TEXT SEGMENT START

Let's Talk About: Dogs and Fireworks

It's no secret that dog's are often scared of fireworks, in some cases developing a phobia of them (phonophobia). The bright lights and loud, random noises can definitely be fear-inducing. In fact, a recent study found that 75% of dogs were frightened of fireworks, yet only 30% of owners sought help for their frightened pet. Perhaps because in the majority of countries, fireworks are only an occasion once or twice a year, but fireworks, and other loud noises, can create high levels of distress in our dog's, which can cause or worsen the development of other phobias. Below are some quick fixes, as well as more essential thorough training you can undergo with your dog to help them overcome their fear of fireworks for good, helping them to live a stress-free life throughout the New Year's celebrations.

Safe Space For Your Dog


First and foremost it's imperative your dog has a safe space within the home, where they can retreat to if they feel nervous or scared. For dogs who are crate-trained, their crate with a blanket over the top and sides of it is an ideal place. Other dogs may hide under a table or anywhere where they feel sheltered. Some dogs may come to their owners for comfort, however as hard as it is, it's important not to create a fuss and console your dog too much as this only reinforces the nervous state of mind, which results in the gradual worsening of their phobia.

TEXT SEGMENT END
RECORD EXTRACTS START

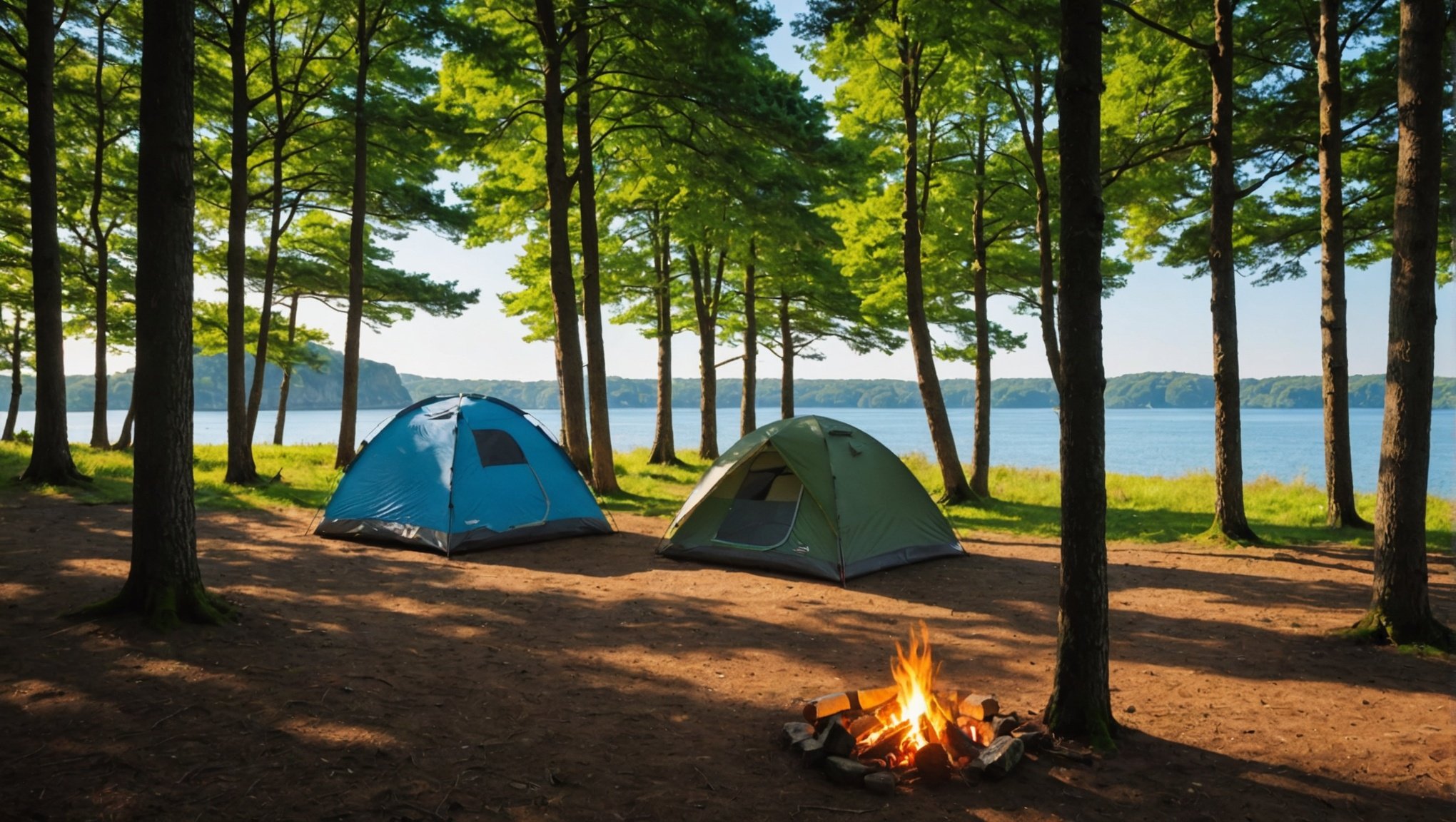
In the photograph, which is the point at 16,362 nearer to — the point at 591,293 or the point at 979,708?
the point at 591,293

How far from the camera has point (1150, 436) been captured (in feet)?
209

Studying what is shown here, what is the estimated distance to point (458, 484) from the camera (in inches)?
373

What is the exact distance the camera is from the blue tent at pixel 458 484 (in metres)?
9.35

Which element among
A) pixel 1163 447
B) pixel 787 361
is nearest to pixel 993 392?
pixel 1163 447

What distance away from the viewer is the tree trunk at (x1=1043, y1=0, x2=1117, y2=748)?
13.3 feet

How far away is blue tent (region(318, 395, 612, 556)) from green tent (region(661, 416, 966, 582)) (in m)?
1.89

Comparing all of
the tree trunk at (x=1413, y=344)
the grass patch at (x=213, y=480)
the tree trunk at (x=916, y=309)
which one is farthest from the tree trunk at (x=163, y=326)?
the tree trunk at (x=916, y=309)

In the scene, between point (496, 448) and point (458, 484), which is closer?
point (458, 484)

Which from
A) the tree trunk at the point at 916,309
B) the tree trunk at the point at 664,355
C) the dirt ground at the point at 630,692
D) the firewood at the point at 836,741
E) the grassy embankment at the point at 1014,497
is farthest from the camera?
the tree trunk at the point at 664,355

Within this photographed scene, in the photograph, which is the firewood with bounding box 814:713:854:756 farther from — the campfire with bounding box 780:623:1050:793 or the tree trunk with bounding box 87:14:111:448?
the tree trunk with bounding box 87:14:111:448

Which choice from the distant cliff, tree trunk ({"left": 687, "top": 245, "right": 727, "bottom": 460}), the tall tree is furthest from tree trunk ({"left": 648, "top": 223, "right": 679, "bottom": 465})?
the distant cliff

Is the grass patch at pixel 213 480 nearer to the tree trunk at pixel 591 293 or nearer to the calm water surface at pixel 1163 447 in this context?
the calm water surface at pixel 1163 447

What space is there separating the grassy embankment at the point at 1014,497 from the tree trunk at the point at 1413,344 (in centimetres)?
463

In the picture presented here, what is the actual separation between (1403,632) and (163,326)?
8.69 m
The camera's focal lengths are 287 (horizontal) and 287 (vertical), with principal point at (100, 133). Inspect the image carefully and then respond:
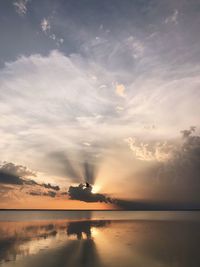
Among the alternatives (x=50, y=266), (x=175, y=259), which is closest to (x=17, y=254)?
(x=50, y=266)

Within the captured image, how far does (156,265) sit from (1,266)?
1659 cm

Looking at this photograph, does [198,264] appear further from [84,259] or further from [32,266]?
[32,266]

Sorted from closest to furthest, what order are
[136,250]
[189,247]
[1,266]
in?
[1,266], [136,250], [189,247]

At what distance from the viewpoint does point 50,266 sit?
30203 millimetres

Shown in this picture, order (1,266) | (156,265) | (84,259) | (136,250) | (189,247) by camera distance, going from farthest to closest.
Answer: (189,247) < (136,250) < (84,259) < (156,265) < (1,266)

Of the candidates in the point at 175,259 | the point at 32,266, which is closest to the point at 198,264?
the point at 175,259

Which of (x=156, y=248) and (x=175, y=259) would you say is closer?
(x=175, y=259)

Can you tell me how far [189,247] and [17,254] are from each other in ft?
85.1

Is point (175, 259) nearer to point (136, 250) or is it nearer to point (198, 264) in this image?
point (198, 264)

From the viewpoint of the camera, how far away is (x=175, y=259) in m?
35.4

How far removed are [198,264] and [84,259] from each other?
13.4 metres

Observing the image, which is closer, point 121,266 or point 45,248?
point 121,266

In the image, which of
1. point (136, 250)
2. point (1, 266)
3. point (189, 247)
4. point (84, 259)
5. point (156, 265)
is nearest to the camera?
point (1, 266)

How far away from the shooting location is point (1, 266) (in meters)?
29.7
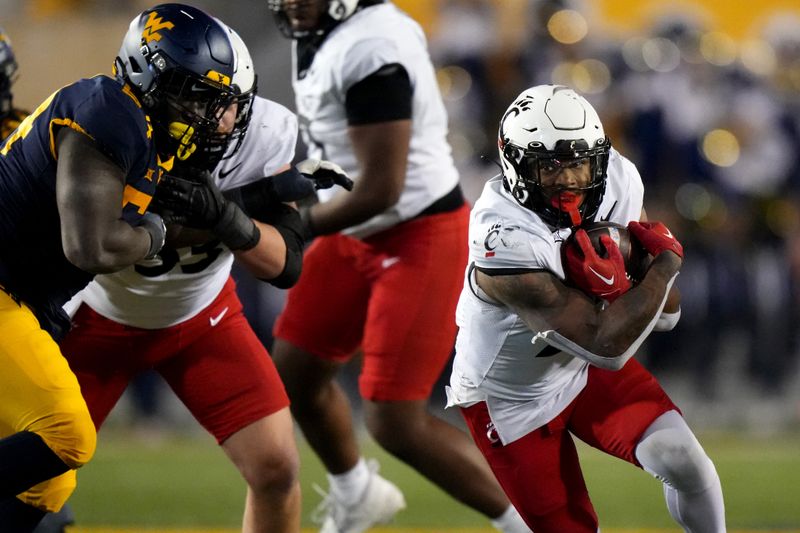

RECORD EXTRACTS END

> _WHAT THIS EXERCISE ASKS_
• a. Answer these questions from the dogs and fireworks article:
(i) What percentage of dogs did a recent study find were frightened of fireworks?
(ii) What percentage of owners sought help for their frightened pet?
(iii) For crate-trained dogs, what is named as an ideal safe space?
• b. Rewrite the part of the dogs and fireworks article starting with "First and foremost" and going on through "of their phobia.", swapping "blanket" for "towel".

> _RESULTS FOR THE EXERCISE_
• a.
(i) 75%
(ii) 30%
(iii) Their crate with a blanket over the top and sides of it

• b.
First and foremost it's imperative your dog has a safe space within the home, where they can retreat to if they feel nervous or scared. For dogs who are crate-trained, their crate with a towel over the top and sides of it is an ideal place. Other dogs may hide under a table or anywhere where they feel sheltered. Some dogs may come to their owners for comfort, however as hard as it is, it's important not to create a fuss and console your dog too much as this only reinforces the nervous state of mind, which results in the gradual worsening of their phobia.